After all of this turmoil I experience with the act of seeing, the act of filming, of witnessing, of agreeing not to show, of feeling the burden of my exceptional access, the weight of the pressure to document and make visible, and yet not make visible….I realise: the archive was never intended to vanish. We were intended to vanish – as a Jew, as a queer, as an epileptic – I was three times over intended to vanish. I haven’t, and here I have the proof. I have it in my bra. I have it literally in and literally on my body.

It was not intended to vanish. It was intended for the archive, for permanence. The only surprise in all of this is that I am here, and this time I have a camera, and my clothes are on, and I am to some extent free to leave.

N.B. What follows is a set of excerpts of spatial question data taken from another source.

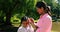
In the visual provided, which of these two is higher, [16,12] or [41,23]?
[41,23]

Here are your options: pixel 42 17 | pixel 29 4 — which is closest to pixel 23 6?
pixel 29 4

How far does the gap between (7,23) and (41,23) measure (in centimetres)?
1957

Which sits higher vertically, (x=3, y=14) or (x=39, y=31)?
(x=39, y=31)

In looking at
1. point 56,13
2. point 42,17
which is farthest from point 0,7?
point 56,13

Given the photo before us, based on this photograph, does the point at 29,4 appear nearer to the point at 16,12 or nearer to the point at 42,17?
the point at 16,12

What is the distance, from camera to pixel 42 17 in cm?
363

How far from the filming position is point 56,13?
56.7 metres

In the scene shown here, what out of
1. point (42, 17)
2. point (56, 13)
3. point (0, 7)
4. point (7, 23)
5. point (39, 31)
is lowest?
point (56, 13)

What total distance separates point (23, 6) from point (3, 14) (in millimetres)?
2504

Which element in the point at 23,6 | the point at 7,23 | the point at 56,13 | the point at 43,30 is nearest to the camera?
the point at 43,30

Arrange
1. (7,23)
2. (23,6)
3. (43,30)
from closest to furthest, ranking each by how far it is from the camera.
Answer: (43,30), (23,6), (7,23)

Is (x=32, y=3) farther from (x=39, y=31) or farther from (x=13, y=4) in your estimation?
(x=39, y=31)

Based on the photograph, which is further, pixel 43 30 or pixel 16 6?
pixel 16 6

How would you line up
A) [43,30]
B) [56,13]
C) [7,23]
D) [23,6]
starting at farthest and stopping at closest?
[56,13] → [7,23] → [23,6] → [43,30]
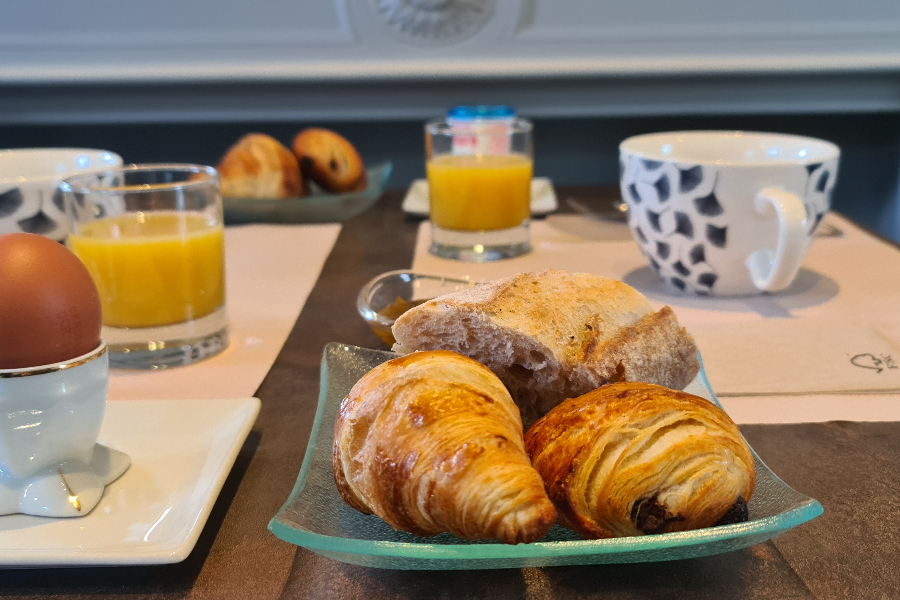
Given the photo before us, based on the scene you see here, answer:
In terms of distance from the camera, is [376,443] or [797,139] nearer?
[376,443]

After the loss of the Nazi Reich, these “objects,” these dehumanized human souvenirs, are placed away from view, away from sight of those who might not be sympathetic.

I am not sympathetic. I am hostile. I spent time in the undisclosed location and I tell you: if you have been to the major tourist sites of Vienna, you have been within a meter of these items. These bits of bodies, collected. You were almost a witness, too.

What does it mean to go viral? Should I post them, anonymous? What are the ethics? What can be redeemed? Who can be held accountable? I was asked to witness something, and now I hold them in my own archive. I have archived the archives.

I go out into the Munich night, into the snow, and I stand in the plaza and I take my gloves out to feel my bra and make sure the SD cards are still there. I am frozen in place. I do not know what to do. Three elderly ladies catch sight of me in the darkness. They talk amongst themselves, and one steps forward to snap a photo. Startled by the flash, I move my hand from my breast and put on my gloves. The women scream and clutch at one another. They rush over and begin to touch my arms inside my coat.

“Ach,” they say in German, “you scared us. We didn’t think that you were real.”